Start of Source records

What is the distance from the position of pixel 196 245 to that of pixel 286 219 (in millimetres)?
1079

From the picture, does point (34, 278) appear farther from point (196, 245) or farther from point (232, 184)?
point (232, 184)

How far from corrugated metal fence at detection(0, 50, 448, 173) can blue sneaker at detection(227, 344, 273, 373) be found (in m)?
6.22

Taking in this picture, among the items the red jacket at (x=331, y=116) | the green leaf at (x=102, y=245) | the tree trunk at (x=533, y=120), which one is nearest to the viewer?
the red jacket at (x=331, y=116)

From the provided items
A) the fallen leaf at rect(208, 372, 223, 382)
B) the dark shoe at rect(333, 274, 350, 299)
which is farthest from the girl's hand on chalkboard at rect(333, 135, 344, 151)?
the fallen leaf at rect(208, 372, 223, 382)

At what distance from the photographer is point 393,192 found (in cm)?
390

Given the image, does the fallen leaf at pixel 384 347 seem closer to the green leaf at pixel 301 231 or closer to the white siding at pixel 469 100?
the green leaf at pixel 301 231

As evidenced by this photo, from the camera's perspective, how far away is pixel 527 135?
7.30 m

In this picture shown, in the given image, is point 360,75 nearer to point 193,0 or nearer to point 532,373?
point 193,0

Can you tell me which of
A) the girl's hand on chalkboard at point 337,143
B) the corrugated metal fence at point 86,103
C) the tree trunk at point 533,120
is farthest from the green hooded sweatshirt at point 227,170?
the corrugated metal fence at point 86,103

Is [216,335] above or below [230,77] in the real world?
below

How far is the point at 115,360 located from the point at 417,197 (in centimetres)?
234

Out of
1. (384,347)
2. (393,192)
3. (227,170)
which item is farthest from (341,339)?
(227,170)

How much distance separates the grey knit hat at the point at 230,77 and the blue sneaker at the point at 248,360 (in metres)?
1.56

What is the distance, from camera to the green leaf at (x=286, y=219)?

End of Source records

Repeat all of the items above with every "tree trunk" changed to "tree stump", leaving everything else unchanged.

→ **Exercise result**:
What is the distance from the position of pixel 196 245 to that of pixel 286 219 (in millimetres)?
1079

From the picture, does point (34, 278) appear farther from point (196, 245) or farther from point (232, 184)?
point (232, 184)

How far from corrugated metal fence at detection(0, 50, 448, 173) can blue sneaker at detection(227, 344, 273, 373) be found (in m)?
6.22

Taking in this picture, among the items the red jacket at (x=331, y=116) | the green leaf at (x=102, y=245) | the tree stump at (x=533, y=120), which one is nearest to the viewer?
the red jacket at (x=331, y=116)

From the provided items
A) the fallen leaf at rect(208, 372, 223, 382)
B) the dark shoe at rect(333, 274, 350, 299)
which is farthest from the girl's hand on chalkboard at rect(333, 135, 344, 151)?
the fallen leaf at rect(208, 372, 223, 382)

At what distance from the photographer is point 393,192 found (in cm)?
390

Given the image, does the fallen leaf at pixel 384 347 seem closer to the green leaf at pixel 301 231 or closer to the white siding at pixel 469 100?
the green leaf at pixel 301 231

As evidenced by this photo, from the camera's perspective, how far away is pixel 527 135?
7.30 m

In this picture shown, in the given image, is point 360,75 nearer to point 193,0 or nearer to point 532,373?
point 193,0

Can you tell me which of
A) the girl's hand on chalkboard at point 337,143
B) the corrugated metal fence at point 86,103
C) the tree stump at point 533,120
is farthest from the green hooded sweatshirt at point 227,170?
the corrugated metal fence at point 86,103

Is [216,335] above or below [230,77] in the real world?
below

How far is the point at 115,360 located from the point at 417,197 (in centimetres)?
234

Out of
1. (384,347)
2. (393,192)
3. (227,170)
which item is farthest from (341,339)?
(227,170)

How much distance separates the grey knit hat at the point at 230,77 and the blue sneaker at the point at 248,360 (in metres)?
1.56

What is the distance, from camera to the green leaf at (x=286, y=219)?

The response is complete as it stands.